This function will calculate the pcs using prcomp function, and correlate categorical and numerical variables from metadata. The size of the dots indicates the importance of the metadata, for instance, when the range of the values is pretty small (from 0.001 to 0.002 in ribosimal content), the correlation results is not important. If black stroke lines are shown, the correlation analysis has a FDR < 0.05 for that variable and PC. Only significant variables according the linear model are colored. See details to know how this is calculated.

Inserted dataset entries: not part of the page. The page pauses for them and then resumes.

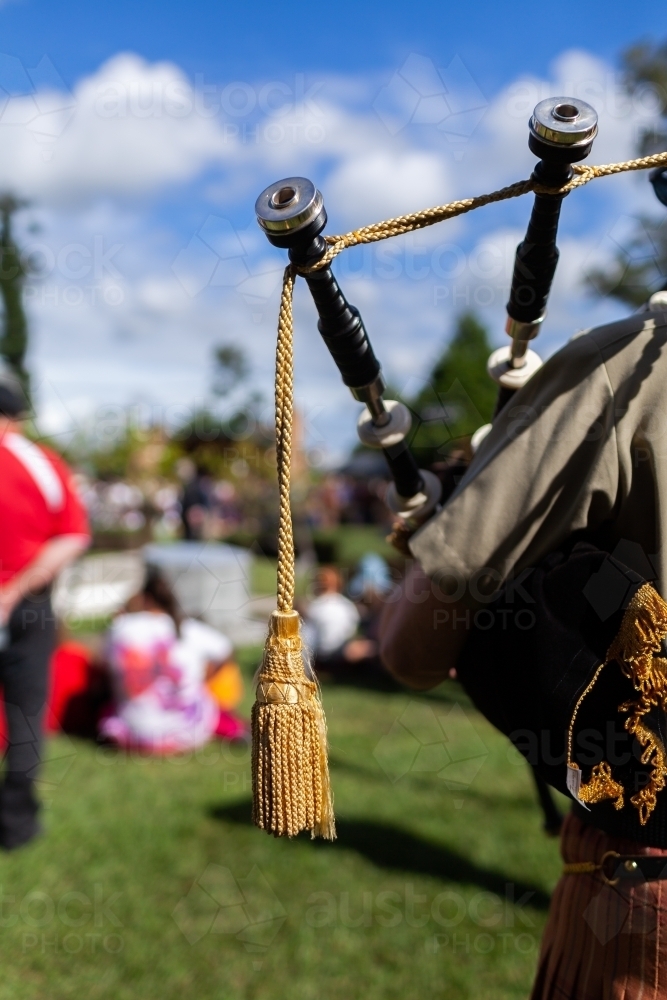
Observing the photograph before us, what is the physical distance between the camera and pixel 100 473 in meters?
21.9

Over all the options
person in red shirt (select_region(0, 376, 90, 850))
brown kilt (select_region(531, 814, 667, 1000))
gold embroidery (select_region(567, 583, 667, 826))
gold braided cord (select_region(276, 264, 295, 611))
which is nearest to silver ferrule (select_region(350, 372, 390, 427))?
gold braided cord (select_region(276, 264, 295, 611))

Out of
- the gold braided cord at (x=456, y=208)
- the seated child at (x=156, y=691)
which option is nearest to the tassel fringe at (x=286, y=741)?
the gold braided cord at (x=456, y=208)

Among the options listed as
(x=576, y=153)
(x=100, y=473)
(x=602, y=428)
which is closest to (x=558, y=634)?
(x=602, y=428)

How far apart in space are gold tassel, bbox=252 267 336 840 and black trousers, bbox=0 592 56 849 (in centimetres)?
266

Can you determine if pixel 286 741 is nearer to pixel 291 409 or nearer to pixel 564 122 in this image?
pixel 291 409

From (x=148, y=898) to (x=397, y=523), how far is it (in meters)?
2.47

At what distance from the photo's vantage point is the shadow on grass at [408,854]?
136 inches

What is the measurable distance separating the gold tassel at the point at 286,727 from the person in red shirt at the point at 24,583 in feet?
8.59

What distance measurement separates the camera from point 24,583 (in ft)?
11.8

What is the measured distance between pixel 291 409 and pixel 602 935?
2.89 feet

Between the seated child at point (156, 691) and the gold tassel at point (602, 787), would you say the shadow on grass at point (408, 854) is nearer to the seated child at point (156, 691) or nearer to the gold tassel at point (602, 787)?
the seated child at point (156, 691)

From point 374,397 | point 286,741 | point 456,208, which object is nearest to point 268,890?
point 286,741

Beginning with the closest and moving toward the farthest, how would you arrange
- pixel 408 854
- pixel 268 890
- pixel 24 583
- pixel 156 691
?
pixel 268 890, pixel 24 583, pixel 408 854, pixel 156 691

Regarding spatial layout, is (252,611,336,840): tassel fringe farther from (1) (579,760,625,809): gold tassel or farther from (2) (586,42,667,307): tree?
(2) (586,42,667,307): tree
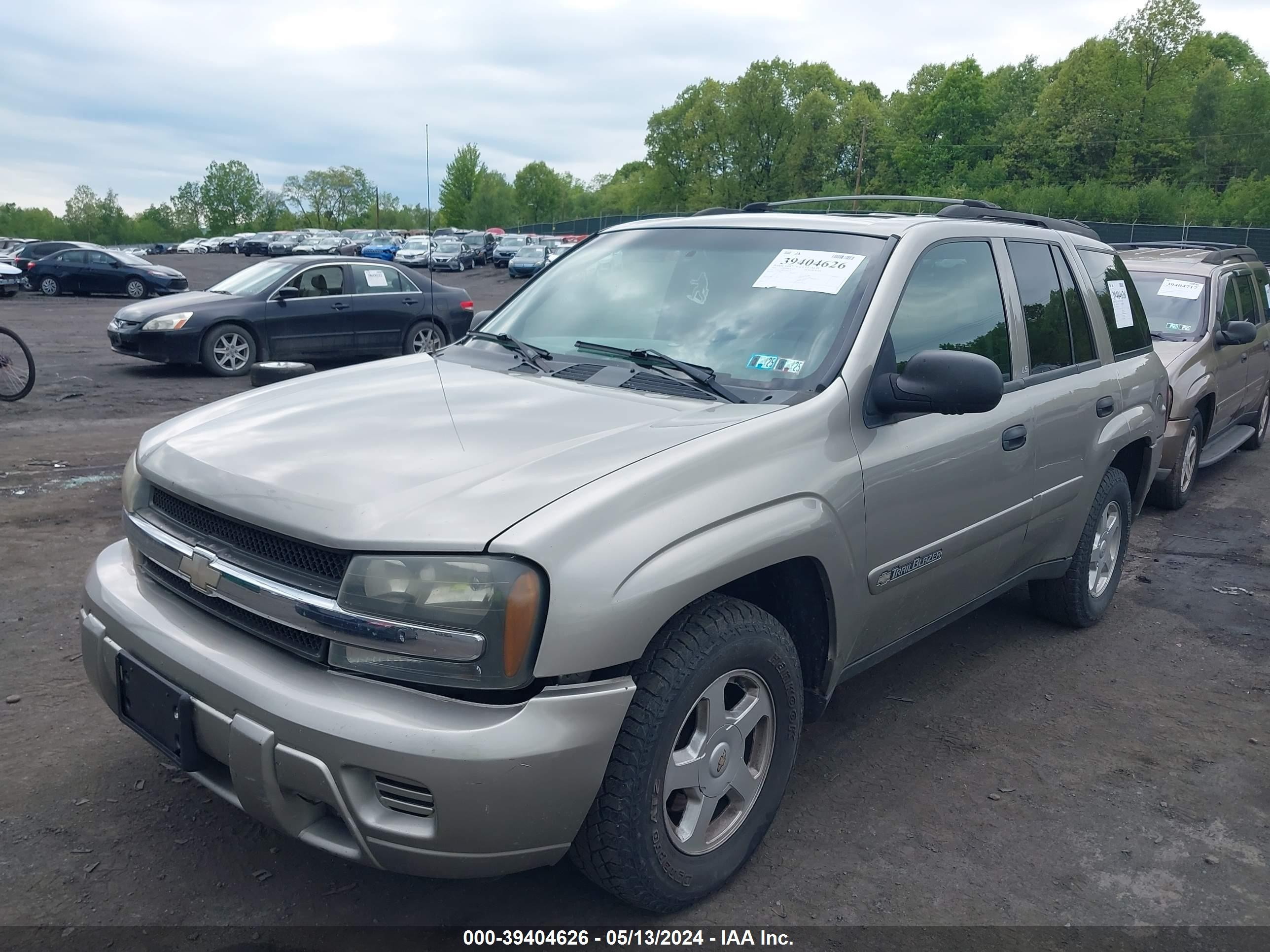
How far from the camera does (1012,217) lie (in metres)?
4.39

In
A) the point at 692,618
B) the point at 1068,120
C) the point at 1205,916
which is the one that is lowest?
the point at 1205,916

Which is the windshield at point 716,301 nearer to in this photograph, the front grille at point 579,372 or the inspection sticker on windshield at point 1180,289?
the front grille at point 579,372

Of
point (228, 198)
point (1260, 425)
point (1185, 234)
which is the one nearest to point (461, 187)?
point (228, 198)

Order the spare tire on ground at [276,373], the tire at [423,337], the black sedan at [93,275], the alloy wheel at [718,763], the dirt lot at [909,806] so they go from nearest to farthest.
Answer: the alloy wheel at [718,763] → the dirt lot at [909,806] → the spare tire on ground at [276,373] → the tire at [423,337] → the black sedan at [93,275]

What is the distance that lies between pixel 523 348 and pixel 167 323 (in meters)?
10.2

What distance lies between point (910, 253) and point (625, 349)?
3.36 ft

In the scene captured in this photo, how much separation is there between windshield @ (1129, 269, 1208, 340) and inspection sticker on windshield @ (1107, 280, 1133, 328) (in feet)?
10.0

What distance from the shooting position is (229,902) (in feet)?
8.69

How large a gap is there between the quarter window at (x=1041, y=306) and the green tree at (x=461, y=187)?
329 ft

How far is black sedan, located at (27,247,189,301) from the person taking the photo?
27375 millimetres

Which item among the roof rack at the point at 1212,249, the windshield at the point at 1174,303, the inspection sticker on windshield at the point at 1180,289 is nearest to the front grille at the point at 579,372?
the windshield at the point at 1174,303

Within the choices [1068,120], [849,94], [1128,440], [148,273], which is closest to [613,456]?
[1128,440]

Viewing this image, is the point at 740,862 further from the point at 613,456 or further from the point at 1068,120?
the point at 1068,120

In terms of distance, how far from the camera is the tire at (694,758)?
2346 millimetres
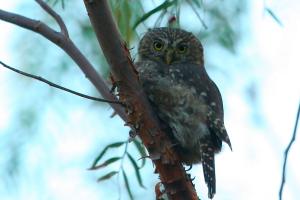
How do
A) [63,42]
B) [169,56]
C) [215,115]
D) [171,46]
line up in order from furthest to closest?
[171,46] → [169,56] → [215,115] → [63,42]

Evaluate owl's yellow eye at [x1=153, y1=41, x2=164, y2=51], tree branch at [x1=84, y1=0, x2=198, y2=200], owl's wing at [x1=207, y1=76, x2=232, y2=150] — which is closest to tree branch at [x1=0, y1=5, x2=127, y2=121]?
tree branch at [x1=84, y1=0, x2=198, y2=200]

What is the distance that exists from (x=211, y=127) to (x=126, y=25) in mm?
729

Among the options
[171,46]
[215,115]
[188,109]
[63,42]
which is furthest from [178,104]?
[171,46]

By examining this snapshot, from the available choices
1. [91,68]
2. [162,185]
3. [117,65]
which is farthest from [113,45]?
[91,68]

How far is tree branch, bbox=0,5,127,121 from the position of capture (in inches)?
120

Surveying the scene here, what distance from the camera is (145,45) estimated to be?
13.4ft

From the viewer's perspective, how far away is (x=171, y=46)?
13.2 ft

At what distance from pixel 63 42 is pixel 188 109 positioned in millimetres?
635

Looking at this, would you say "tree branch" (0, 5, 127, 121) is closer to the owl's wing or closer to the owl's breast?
the owl's breast

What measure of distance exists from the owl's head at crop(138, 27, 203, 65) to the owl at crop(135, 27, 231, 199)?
19 cm

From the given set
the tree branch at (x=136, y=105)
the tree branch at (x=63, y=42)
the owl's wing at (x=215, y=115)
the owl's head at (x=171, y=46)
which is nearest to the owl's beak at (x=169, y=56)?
the owl's head at (x=171, y=46)

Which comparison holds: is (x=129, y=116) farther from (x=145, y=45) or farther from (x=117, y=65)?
(x=145, y=45)

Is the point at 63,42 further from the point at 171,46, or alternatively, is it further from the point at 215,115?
the point at 171,46

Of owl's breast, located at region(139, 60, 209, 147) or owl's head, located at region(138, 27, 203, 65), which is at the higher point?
owl's head, located at region(138, 27, 203, 65)
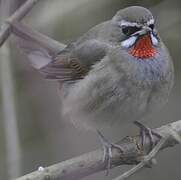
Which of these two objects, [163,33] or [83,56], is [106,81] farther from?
[163,33]

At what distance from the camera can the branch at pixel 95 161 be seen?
378cm

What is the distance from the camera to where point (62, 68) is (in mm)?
5012

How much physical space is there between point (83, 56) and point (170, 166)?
2.00m

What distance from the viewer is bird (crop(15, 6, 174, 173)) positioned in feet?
14.2

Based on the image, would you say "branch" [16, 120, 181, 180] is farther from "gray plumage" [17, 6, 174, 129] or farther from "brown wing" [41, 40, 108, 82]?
"brown wing" [41, 40, 108, 82]

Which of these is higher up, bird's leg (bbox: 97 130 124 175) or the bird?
the bird

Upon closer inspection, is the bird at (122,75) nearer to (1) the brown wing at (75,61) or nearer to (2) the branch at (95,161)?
(1) the brown wing at (75,61)

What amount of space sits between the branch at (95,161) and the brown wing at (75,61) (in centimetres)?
62

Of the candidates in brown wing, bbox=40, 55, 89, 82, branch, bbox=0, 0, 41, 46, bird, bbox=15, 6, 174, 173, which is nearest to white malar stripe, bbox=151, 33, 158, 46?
bird, bbox=15, 6, 174, 173

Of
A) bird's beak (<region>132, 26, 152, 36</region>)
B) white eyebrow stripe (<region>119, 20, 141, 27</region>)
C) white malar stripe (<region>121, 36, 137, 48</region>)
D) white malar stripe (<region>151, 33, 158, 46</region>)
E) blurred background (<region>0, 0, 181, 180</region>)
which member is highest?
white eyebrow stripe (<region>119, 20, 141, 27</region>)

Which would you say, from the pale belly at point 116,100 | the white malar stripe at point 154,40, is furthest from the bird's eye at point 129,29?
the pale belly at point 116,100

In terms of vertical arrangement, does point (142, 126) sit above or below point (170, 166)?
above

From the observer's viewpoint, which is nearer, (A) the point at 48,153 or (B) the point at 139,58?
(B) the point at 139,58

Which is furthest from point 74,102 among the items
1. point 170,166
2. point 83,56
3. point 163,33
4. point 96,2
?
point 170,166
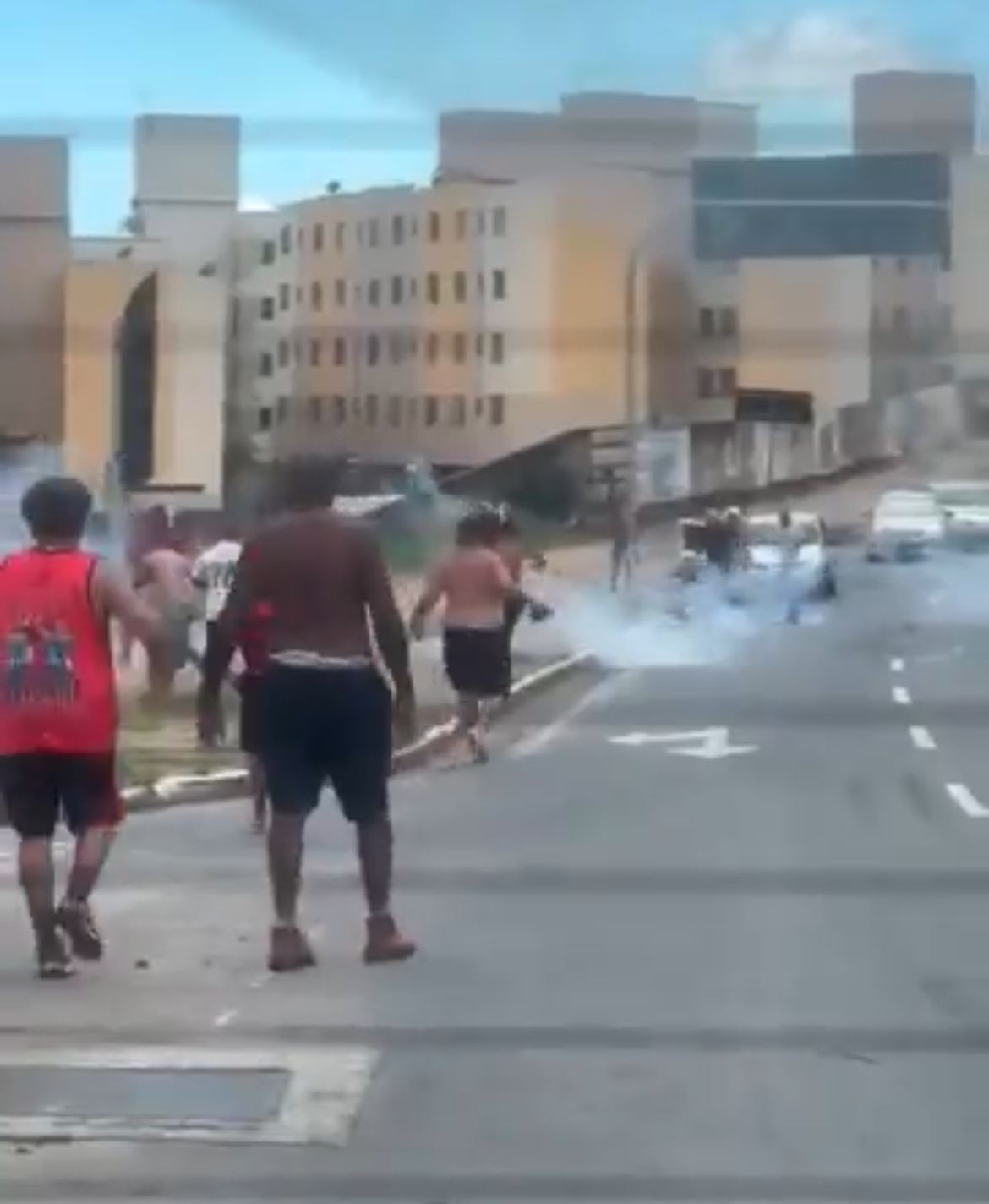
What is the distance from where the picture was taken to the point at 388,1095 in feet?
25.0

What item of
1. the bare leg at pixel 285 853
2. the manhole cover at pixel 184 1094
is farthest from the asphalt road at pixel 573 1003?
the bare leg at pixel 285 853

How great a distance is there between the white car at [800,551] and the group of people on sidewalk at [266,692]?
1561 mm

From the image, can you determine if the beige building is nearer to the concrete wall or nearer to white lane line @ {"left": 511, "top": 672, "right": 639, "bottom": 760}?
the concrete wall

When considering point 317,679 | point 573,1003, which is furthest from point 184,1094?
point 317,679

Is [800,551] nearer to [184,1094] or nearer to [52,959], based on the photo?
[52,959]

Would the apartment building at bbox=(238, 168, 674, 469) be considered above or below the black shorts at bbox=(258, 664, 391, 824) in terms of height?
above

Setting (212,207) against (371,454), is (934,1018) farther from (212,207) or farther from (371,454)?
(212,207)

degCovariates(counts, metadata, fdr = 0.1, scale = FALSE, minPC = 5,
  correlation = "kendall", addCovDen = TRUE, legacy = FALSE,
  smart = TRUE, method = "lm", plot = TRUE)

Arguments

counts

normalized counts matrix

metadata

data.frame with samples metadata.

fdr

numeric value to use as cutoff to determine the minimum fdr to consider significant correlations between pcs and covariates.

scale

boolean to determine wether counts matrix should be scaled for pca. default FALSE.

minPC

numeric value that will be used as cutoff to select only pcs that explain more variability than this.

correlation

character determining the method for the correlation between pcs and covariates.

addCovDen

boolean. Whether to add the covariates dendograme to the plot to see covariates relationship. It will show degCorCov() dendograme on top of the columns of the heatmap.

legacy

boolean. Whether to plot the legacy version.

smart

boolean. Whether to avoid normalization of the numeric covariates when calculating importance. This is not used if legacy = TRUE. See @details for more information.

method

character. Whether to use lm or lasso to calculate the significance of the variable during reduction step. See @details for more information.

plot

Whether to plot or not the correlation matrix.

Value

: list:

  • plot, heatmap showing the signifcance of the variables.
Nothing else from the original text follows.